Okay, so not all anecdotes are created equal. And yes, the book is packed with selective accounts of media-savvy individuals bent on preserving their reputations—no surprise, in a work that relies so heavily on access to private conversations and thoughts.
The book’s ultimate value is the window it provides into how leading figures of the financial system behaved under the pressure of the greatest professional crisis of their lives, and the role played by ego and face-saving during those historic times. We knew that things in the final months were chaotic and out of control. What Sorkin illustrates, and in vivid journalistic detail, is the madcap confusion as frantic government officials try to engineer one merger after another between longstanding rivals while trying to avoid the appearance of doing just that. This leads to some real voyeuristic pleasures. In one memorable passage, Geithner plays matchmaker with Lehman’s Dick Fuld and Barclay’s Bob Diamond:
“He knows you’ll be calling,” Geithner assured [Fuld]. “I understand I’m supposed to call you,” Fuld said when he later reached Diamond. Diamond, however, was clearly flustered, as he thought he had been explicit with Geithner that he didn’t want to talk directly to Fuld about a deal. A deal would have to be brokered by the U.S. government. “I think we should talk,” Fuld said, trying to engage with him. “I don’t see an opportunity for us here,” Diamond answered.
Such scenes, which evoke Harold Pinter or maybe Abbott and Costello, are thick on the ground in TBTF. They are its reason for being.
What readers should not expect is an exploration of the roots of the financial crisis, primers on synthetic collateralized debt obligations, ruminations on the nature of greed, muckraking, moralizing, or thumbsucking of any kind. Any historical context here exists simply to get readers to the next tense conversation in the next glamorous location (the St. Regis, Sun Valley, Dick Fuld’s limo, and so on).

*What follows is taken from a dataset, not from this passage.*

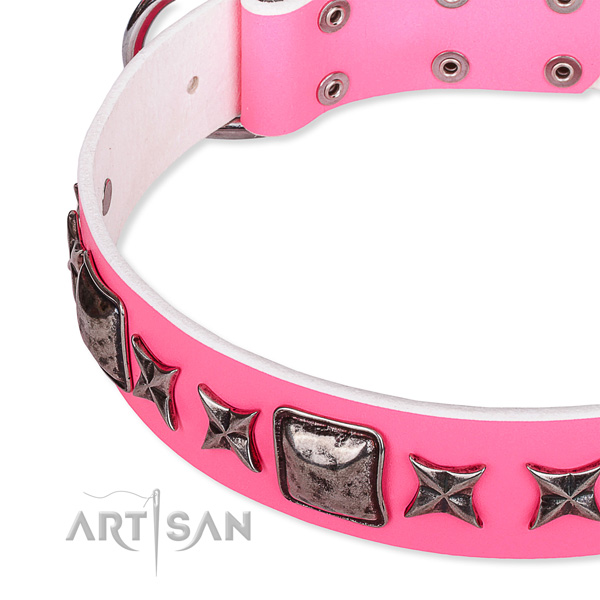 Stylish walking adorned dog collar of strong full grain leather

When Sorkin does take a step back from his fly-on-the-wall reportage, his analysis and conclusions are unoriginal and middle of the road. The prose is pure newspaper-ese (“Wearing one of his trademark off-the-rack, no-fuss suits and tortoise-rimmed glasses, Buffett. . . .”). There are no characters to speak of. The protagonists are mostly stick figures, square-jawed types running around with their hair on fire, uttering dialogue straight out of an action movie. Three specimens should give you the idea:
McGee shot a nervous glance at McDade, as if to say, “We’re fucked.”
For fuck’s sake, Wilkinson thought.
“Why didn’t we know this earlier? This is fucking crazy.”
Basically, TBTF is the 24 of financial-crisis books. The world is about to blow up, and everybody is Jack Bauer. Interestingly, the only figure to emerge with at least a shred of personality is Dick Fuld. Sorkin has assembled so much material on the Lehman lifer that the reader is able to witness the unraveling of his personality as months of stress and sleepless nights take their toll. After a while, the only person who doesn’t know he’s finished as CEO of Lehman is Fuld himself. This, Sorkin makes clear, is a man who has sat through one too many conference calls:
“Look into the whites of my eyes,” he said. “There isn’t enough room for both of us at the top here. We both know that.” He paused and stared at Diamond intently. “I’m willing to step aside to make this work for the firm.”
For all that, Sorkin’s account gives the impression that egomania and personality clashes were rarely, if ever, decisive in the end; if deals crashed, it was because the numbers were what they were. In one good scene, a Chase banker named Tim Main embarrasses his boss, Jamie Dimon, during a sales call by telling a roomful of AIG executives that it is important for clients to “recognize their own problems and shortcomings.” On Wall Street, this is considered a major faux pas. Main was taken off the deal. AIG failed anyway.
There wasn’t much anybody could do at this point. Of course, that’s the problem with this book.
At first glance, TBTF is a simply the latest book to gain entrée to the executive suites where important decisions are made and recreate key scenes in a novelistic fashion. It has drawn comparisons to classics such as Bryan Burrough and John Helyar’s Barbarians at the Gate (1990), but such comparisons are unfair to all sides. Indeed, rereading Barbarians, which is richer by an order of magnitude, shows just how much power relations have shifted between journalists and Wall Street. Back then, access brought a lot more.